### [PROBLEM]
Output the data that follows exactly, line for line.

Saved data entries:
··········
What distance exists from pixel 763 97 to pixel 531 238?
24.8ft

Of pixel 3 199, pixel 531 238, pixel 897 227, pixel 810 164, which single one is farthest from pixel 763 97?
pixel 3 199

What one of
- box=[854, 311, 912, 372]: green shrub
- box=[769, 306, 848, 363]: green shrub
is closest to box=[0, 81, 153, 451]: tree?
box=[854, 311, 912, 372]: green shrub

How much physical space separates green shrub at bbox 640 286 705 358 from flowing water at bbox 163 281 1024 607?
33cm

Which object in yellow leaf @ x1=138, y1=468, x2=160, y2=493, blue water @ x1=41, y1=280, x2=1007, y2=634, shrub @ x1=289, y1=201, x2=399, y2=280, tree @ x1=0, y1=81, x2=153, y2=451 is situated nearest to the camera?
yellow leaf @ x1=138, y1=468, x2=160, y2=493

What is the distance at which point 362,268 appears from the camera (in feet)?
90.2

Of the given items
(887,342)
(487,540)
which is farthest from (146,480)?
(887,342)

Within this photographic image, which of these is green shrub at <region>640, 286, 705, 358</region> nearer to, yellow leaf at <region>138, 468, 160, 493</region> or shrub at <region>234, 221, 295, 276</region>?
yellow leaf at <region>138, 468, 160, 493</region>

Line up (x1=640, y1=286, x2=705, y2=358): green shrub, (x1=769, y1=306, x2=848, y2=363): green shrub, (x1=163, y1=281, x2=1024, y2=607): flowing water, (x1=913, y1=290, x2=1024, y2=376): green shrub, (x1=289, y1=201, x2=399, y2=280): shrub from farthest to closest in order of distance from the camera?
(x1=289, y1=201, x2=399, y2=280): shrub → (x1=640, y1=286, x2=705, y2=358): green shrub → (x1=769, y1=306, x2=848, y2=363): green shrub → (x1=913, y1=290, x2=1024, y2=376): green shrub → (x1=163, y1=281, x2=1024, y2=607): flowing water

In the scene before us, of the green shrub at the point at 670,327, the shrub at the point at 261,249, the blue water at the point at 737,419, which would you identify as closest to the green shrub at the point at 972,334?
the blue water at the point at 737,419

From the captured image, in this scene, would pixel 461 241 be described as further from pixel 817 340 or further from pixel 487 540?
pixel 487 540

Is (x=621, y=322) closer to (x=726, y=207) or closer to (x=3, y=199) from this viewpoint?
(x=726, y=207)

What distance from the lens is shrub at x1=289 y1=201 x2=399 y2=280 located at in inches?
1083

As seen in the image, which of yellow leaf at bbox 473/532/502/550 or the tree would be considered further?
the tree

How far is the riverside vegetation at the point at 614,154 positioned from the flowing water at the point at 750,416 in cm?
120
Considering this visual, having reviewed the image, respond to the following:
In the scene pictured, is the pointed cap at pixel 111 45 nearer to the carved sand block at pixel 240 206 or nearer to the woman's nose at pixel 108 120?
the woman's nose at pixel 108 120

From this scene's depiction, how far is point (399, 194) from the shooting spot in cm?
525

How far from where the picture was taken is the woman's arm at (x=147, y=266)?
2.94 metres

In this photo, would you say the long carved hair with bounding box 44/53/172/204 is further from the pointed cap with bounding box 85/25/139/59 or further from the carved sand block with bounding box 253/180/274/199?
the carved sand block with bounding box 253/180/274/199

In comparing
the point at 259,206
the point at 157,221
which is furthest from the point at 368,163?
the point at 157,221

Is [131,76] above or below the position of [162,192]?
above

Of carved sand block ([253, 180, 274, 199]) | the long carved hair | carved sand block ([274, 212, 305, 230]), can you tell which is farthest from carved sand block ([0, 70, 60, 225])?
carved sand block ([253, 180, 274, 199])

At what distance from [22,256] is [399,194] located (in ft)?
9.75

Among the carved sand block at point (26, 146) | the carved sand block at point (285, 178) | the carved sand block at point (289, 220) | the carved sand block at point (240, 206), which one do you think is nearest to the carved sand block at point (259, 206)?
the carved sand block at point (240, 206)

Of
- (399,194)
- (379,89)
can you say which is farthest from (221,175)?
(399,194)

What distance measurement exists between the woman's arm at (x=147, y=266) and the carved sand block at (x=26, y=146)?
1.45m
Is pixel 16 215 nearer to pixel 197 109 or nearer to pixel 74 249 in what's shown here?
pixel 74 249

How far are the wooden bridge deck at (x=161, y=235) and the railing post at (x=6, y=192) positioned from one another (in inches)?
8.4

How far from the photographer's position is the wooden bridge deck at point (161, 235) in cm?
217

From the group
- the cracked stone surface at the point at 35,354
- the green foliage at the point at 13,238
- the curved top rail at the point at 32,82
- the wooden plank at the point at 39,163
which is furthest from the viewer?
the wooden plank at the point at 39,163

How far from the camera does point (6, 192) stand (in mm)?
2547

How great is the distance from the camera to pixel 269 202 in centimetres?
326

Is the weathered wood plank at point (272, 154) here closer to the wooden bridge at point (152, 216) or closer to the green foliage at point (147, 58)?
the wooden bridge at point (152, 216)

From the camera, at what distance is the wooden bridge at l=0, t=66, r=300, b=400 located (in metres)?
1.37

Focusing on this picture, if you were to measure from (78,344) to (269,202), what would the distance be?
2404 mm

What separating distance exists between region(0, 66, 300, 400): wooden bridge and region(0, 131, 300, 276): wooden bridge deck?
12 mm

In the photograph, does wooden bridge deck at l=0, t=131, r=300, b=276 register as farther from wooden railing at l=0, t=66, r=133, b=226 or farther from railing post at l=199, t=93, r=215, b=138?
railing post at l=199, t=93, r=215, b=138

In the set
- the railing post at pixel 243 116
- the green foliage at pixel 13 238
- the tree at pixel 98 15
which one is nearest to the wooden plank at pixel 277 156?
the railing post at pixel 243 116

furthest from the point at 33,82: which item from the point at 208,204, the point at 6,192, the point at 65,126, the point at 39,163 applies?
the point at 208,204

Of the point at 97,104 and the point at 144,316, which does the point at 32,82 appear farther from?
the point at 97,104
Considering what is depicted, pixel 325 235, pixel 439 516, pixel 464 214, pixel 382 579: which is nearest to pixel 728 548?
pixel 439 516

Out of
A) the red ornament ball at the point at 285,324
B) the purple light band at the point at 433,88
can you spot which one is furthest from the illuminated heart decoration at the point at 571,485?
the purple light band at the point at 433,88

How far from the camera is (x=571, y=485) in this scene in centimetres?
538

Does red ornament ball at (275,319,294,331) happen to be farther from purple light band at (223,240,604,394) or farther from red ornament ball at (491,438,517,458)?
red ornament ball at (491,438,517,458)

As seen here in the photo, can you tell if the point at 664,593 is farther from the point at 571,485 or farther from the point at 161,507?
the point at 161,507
··········
### [THE SOLUTION]
What distance exists from pixel 763 97 to pixel 531 238?
24.8ft

Of pixel 3 199, pixel 531 238, pixel 897 227, pixel 810 164, which single one is farthest from pixel 763 97?
pixel 3 199

What one of
- box=[854, 311, 912, 372]: green shrub
- box=[769, 306, 848, 363]: green shrub
is closest to box=[0, 81, 153, 451]: tree?
box=[854, 311, 912, 372]: green shrub

How much physical space separates green shrub at bbox 640 286 705 358 from flowing water at bbox 163 281 1024 607?
33cm

Which object in yellow leaf @ x1=138, y1=468, x2=160, y2=493, blue water @ x1=41, y1=280, x2=1007, y2=634, shrub @ x1=289, y1=201, x2=399, y2=280, tree @ x1=0, y1=81, x2=153, y2=451 is situated nearest to the camera?
yellow leaf @ x1=138, y1=468, x2=160, y2=493

What is the distance at which point 362,268 appears from the camera (in feet)?
90.2

Of the given items
(887,342)
(487,540)
which is farthest from (146,480)?
(887,342)

Within this photographic image, which of these is green shrub at <region>640, 286, 705, 358</region> nearer to, yellow leaf at <region>138, 468, 160, 493</region> or shrub at <region>234, 221, 295, 276</region>?
yellow leaf at <region>138, 468, 160, 493</region>

Line up (x1=640, y1=286, x2=705, y2=358): green shrub, (x1=769, y1=306, x2=848, y2=363): green shrub, (x1=163, y1=281, x2=1024, y2=607): flowing water, (x1=913, y1=290, x2=1024, y2=376): green shrub, (x1=289, y1=201, x2=399, y2=280): shrub from farthest to closest in order of distance from the camera?
(x1=289, y1=201, x2=399, y2=280): shrub → (x1=640, y1=286, x2=705, y2=358): green shrub → (x1=769, y1=306, x2=848, y2=363): green shrub → (x1=913, y1=290, x2=1024, y2=376): green shrub → (x1=163, y1=281, x2=1024, y2=607): flowing water

In the scene before us, of the green shrub at the point at 670,327, the shrub at the point at 261,249, the blue water at the point at 737,419, which would you identify as closest to the green shrub at the point at 972,334?
the blue water at the point at 737,419

From the captured image, in this scene, would pixel 461 241 be described as further from pixel 817 340 or further from pixel 487 540?
pixel 487 540

Is (x=621, y=322) closer to (x=726, y=207) or closer to (x=3, y=199) from this viewpoint?
(x=726, y=207)

What distance from the lens is shrub at x1=289 y1=201 x2=399 y2=280 located at in inches?
1083

As seen in the image, which of yellow leaf at bbox 473/532/502/550 or the tree would be considered further?
the tree

How far is the riverside vegetation at the point at 614,154 positioned from the flowing water at the point at 750,416 in cm?
120
Considering this visual, having reviewed the image, respond to the following:
In the scene pictured, is the pointed cap at pixel 111 45 nearer to the carved sand block at pixel 240 206 or nearer to the woman's nose at pixel 108 120?
the woman's nose at pixel 108 120

From this scene's depiction, how far is point (399, 194) from the shooting spot in cm?
525

How far from where the picture was taken is the woman's arm at (x=147, y=266)?
2.94 metres

In this photo, would you say the long carved hair with bounding box 44/53/172/204 is further from the pointed cap with bounding box 85/25/139/59 or further from the carved sand block with bounding box 253/180/274/199?
the carved sand block with bounding box 253/180/274/199

In comparing
the point at 259,206
the point at 157,221
which is furthest from the point at 368,163?
the point at 157,221

Is [131,76] above or below the position of [162,192]?
above

Of carved sand block ([253, 180, 274, 199]) | the long carved hair | carved sand block ([274, 212, 305, 230]), can you tell which is farthest from carved sand block ([0, 70, 60, 225])?
carved sand block ([253, 180, 274, 199])

At what distance from [22,256] is [399,194] located (in ft)?
9.75

Among the carved sand block at point (26, 146) | the carved sand block at point (285, 178) | the carved sand block at point (289, 220) | the carved sand block at point (240, 206), which one do you think is nearest to the carved sand block at point (259, 206)?
the carved sand block at point (240, 206)

Of
- (399,194)
- (379,89)
can you say which is farthest from (221,175)?
(399,194)

What distance measurement exists between the woman's arm at (x=147, y=266) and the carved sand block at (x=26, y=146)?
1.45m
Is pixel 16 215 nearer to pixel 197 109 or nearer to pixel 74 249 in what's shown here?
pixel 74 249

How far are the wooden bridge deck at (x=161, y=235) and the railing post at (x=6, y=192) positioned from one another (in inches)?
8.4

How far from the photographer's position is the wooden bridge deck at point (161, 235) in cm?
217

From the group
- the cracked stone surface at the point at 35,354
- the green foliage at the point at 13,238
- the curved top rail at the point at 32,82
- the wooden plank at the point at 39,163
which is furthest from the viewer?
the wooden plank at the point at 39,163

How far from the camera does point (6, 192) stand (in mm)?
2547

How great is the distance from the camera to pixel 269 202 in centimetres?
326

Is the weathered wood plank at point (272, 154) here closer to the wooden bridge at point (152, 216) or closer to the green foliage at point (147, 58)?
the wooden bridge at point (152, 216)

From the camera, at what distance is the wooden bridge at l=0, t=66, r=300, b=400 located (in metres)?
1.37

Focusing on this picture, if you were to measure from (78,344) to (269,202), what would the distance be?
2404 mm

What separating distance exists between region(0, 66, 300, 400): wooden bridge and region(0, 131, 300, 276): wooden bridge deck?
12 mm

In the photograph, does wooden bridge deck at l=0, t=131, r=300, b=276 register as farther from wooden railing at l=0, t=66, r=133, b=226 or farther from railing post at l=199, t=93, r=215, b=138?
railing post at l=199, t=93, r=215, b=138

In the set
- the railing post at pixel 243 116
- the green foliage at pixel 13 238
- the tree at pixel 98 15
which one is nearest to the wooden plank at pixel 277 156?
the railing post at pixel 243 116

furthest from the point at 33,82: which item from the point at 208,204, the point at 6,192, the point at 65,126, the point at 39,163 applies?
the point at 208,204

Of the point at 97,104 and the point at 144,316, which does the point at 32,82 appear farther from?
the point at 97,104
Considering what is depicted, pixel 325 235, pixel 439 516, pixel 464 214, pixel 382 579: which is nearest to pixel 728 548?
pixel 439 516

Out of
A) the red ornament ball at the point at 285,324
B) the purple light band at the point at 433,88
can you spot which one is furthest from the illuminated heart decoration at the point at 571,485?
the purple light band at the point at 433,88

How far from the camera is (x=571, y=485) in this scene in centimetres?
538

Does red ornament ball at (275,319,294,331) happen to be farther from purple light band at (223,240,604,394) or farther from red ornament ball at (491,438,517,458)?
red ornament ball at (491,438,517,458)

As seen here in the photo, can you tell if the point at 664,593 is farther from the point at 571,485 or farther from the point at 161,507?
the point at 161,507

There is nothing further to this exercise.